Your objective: Extract the lines from the one containing "At what distance from the" down to the one containing "332 centimetres", both included, and reproduce them verbatim.

Rows from a dataset

• • • • • • •

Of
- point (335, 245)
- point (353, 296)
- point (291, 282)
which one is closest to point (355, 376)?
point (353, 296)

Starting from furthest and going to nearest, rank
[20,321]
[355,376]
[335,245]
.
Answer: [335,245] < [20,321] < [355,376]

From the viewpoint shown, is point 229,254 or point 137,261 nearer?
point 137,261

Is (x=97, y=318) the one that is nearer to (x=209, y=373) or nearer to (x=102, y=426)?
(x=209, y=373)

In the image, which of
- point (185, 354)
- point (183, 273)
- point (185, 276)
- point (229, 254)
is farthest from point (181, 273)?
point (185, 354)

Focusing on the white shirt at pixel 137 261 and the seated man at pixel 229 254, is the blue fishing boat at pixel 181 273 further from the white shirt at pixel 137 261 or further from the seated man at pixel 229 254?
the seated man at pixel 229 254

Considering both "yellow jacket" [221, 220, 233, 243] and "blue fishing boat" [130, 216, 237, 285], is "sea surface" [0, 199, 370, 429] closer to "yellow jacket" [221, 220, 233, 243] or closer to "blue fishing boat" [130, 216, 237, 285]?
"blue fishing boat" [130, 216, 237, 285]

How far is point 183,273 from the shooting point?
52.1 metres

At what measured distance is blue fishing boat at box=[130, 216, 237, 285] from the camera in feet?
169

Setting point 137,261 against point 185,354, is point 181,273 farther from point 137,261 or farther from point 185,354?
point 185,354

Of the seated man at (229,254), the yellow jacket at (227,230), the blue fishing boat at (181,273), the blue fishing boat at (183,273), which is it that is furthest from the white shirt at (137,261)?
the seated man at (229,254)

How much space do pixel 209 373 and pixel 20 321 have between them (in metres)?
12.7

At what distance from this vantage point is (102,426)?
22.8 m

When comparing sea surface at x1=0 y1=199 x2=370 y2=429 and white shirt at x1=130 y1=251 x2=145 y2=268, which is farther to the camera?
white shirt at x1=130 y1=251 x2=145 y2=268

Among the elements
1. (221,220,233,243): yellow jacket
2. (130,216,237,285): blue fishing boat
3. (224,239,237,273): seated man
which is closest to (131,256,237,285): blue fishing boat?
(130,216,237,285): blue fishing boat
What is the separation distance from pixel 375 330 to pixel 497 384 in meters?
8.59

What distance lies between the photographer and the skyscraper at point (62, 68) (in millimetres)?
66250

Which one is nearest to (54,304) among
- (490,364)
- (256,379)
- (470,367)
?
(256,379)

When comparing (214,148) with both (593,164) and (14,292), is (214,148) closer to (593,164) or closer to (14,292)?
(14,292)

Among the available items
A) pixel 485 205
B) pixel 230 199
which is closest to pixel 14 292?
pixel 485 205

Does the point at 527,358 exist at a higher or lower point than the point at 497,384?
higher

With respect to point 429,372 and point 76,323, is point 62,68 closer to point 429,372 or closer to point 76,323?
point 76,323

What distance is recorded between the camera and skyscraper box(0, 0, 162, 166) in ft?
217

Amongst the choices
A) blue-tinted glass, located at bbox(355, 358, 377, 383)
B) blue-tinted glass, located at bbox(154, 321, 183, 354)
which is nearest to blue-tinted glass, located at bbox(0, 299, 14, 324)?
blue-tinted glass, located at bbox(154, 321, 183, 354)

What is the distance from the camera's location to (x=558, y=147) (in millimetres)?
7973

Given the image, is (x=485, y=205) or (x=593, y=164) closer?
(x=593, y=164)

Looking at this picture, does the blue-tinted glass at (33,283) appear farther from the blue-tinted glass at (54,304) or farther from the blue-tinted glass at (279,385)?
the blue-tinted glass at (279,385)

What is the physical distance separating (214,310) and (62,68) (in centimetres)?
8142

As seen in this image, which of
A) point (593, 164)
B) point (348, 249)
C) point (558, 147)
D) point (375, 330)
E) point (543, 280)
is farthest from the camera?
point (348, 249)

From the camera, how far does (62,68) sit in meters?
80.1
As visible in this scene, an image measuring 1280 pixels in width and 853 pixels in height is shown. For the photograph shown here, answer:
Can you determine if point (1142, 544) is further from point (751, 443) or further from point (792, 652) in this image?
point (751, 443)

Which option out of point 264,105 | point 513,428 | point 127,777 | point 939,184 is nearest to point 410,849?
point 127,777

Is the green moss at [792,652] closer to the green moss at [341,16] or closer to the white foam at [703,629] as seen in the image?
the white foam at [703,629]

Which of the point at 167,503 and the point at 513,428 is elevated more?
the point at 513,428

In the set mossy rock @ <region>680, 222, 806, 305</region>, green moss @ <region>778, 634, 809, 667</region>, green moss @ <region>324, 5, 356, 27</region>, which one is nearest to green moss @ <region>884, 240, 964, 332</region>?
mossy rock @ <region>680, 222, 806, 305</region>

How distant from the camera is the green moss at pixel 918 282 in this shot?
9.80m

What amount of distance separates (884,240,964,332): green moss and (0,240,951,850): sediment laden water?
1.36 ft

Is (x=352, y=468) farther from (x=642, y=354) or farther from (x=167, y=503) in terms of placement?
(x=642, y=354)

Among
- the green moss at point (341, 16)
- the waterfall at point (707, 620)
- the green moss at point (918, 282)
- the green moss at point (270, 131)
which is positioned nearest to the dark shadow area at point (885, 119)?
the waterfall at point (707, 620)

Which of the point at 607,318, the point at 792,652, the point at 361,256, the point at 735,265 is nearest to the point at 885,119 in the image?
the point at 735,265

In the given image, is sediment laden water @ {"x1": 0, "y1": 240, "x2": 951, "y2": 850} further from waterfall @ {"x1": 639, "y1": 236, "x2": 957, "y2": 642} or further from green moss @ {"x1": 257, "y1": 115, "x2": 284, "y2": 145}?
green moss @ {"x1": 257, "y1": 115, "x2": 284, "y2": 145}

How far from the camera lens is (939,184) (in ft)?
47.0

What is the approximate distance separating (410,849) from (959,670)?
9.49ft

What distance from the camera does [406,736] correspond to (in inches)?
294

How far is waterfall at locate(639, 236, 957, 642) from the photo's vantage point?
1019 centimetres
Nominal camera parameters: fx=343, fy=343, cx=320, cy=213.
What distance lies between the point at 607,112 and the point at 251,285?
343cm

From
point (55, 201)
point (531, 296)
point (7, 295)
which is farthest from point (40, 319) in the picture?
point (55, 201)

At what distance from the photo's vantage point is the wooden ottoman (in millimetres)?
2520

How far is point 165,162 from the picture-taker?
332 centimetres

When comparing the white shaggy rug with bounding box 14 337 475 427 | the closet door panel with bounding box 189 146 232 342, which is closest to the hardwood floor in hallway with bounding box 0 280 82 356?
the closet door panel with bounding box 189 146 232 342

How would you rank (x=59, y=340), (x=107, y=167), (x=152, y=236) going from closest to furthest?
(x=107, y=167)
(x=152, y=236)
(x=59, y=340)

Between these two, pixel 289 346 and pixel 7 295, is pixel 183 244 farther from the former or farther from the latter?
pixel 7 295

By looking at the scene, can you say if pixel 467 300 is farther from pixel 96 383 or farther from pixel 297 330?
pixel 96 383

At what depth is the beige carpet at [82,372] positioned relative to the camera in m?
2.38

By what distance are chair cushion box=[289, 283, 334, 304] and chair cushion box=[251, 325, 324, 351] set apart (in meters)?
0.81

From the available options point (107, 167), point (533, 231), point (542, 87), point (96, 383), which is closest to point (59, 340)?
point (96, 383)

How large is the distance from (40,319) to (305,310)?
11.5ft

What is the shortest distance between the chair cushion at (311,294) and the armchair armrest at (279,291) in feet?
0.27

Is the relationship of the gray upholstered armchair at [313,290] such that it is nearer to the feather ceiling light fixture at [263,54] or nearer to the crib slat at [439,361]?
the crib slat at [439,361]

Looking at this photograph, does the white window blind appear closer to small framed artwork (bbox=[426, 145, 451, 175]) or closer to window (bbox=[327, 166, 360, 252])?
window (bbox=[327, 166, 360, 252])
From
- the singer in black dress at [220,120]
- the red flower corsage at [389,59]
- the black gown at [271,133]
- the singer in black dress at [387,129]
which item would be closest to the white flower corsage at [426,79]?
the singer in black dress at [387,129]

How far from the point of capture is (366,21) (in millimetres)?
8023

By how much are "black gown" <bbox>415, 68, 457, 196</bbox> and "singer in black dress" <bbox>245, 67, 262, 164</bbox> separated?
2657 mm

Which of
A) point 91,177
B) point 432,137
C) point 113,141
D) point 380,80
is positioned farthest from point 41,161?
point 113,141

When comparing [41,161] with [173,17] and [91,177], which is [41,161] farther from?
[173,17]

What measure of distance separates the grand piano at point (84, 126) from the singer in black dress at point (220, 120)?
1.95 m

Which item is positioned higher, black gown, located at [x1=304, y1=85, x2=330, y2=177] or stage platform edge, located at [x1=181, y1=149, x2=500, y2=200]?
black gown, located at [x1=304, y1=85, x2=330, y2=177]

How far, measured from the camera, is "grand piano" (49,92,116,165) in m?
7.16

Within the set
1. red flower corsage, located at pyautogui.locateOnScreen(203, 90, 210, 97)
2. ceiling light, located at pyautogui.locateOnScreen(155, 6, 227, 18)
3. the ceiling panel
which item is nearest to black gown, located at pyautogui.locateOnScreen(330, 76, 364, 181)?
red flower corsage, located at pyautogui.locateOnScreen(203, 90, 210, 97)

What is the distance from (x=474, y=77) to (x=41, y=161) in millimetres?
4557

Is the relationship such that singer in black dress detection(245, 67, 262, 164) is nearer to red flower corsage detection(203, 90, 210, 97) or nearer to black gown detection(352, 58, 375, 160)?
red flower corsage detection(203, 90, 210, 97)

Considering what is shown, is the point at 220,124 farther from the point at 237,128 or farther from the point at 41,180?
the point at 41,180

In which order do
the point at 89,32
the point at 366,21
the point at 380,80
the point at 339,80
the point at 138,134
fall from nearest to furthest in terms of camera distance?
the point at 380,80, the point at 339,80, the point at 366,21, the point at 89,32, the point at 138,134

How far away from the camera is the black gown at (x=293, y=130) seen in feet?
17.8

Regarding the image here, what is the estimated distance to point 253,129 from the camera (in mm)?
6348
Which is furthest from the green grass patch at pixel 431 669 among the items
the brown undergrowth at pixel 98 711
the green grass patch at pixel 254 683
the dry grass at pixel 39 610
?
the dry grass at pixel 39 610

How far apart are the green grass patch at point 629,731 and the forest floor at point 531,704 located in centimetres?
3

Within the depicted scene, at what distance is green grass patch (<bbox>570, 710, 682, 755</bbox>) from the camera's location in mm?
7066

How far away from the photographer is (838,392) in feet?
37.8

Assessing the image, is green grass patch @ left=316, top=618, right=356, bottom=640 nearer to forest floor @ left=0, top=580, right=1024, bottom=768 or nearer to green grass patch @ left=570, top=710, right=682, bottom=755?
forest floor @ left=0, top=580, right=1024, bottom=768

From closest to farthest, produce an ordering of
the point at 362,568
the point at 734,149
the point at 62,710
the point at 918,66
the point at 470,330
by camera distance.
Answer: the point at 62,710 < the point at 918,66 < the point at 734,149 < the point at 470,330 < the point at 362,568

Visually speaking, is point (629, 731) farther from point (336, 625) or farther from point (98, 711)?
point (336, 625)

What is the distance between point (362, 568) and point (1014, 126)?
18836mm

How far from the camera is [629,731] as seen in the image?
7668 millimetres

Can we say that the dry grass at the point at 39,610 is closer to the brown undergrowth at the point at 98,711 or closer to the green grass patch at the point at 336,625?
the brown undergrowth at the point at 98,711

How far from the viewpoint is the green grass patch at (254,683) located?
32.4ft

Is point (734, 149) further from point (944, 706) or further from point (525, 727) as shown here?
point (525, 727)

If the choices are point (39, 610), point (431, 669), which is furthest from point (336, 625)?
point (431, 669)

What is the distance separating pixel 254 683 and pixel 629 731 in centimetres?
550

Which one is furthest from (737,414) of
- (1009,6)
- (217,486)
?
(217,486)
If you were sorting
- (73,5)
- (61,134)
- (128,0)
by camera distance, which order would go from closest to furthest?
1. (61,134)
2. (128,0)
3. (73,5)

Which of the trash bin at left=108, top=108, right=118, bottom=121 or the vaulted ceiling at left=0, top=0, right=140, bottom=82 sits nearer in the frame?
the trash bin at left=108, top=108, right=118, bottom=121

• • • • • • •

Solution to this task:
At what distance from the photo's vantage point is the wooden ottoman (in millimetres)?
2520

How far is point 165,162 from the picture-taker?
332 centimetres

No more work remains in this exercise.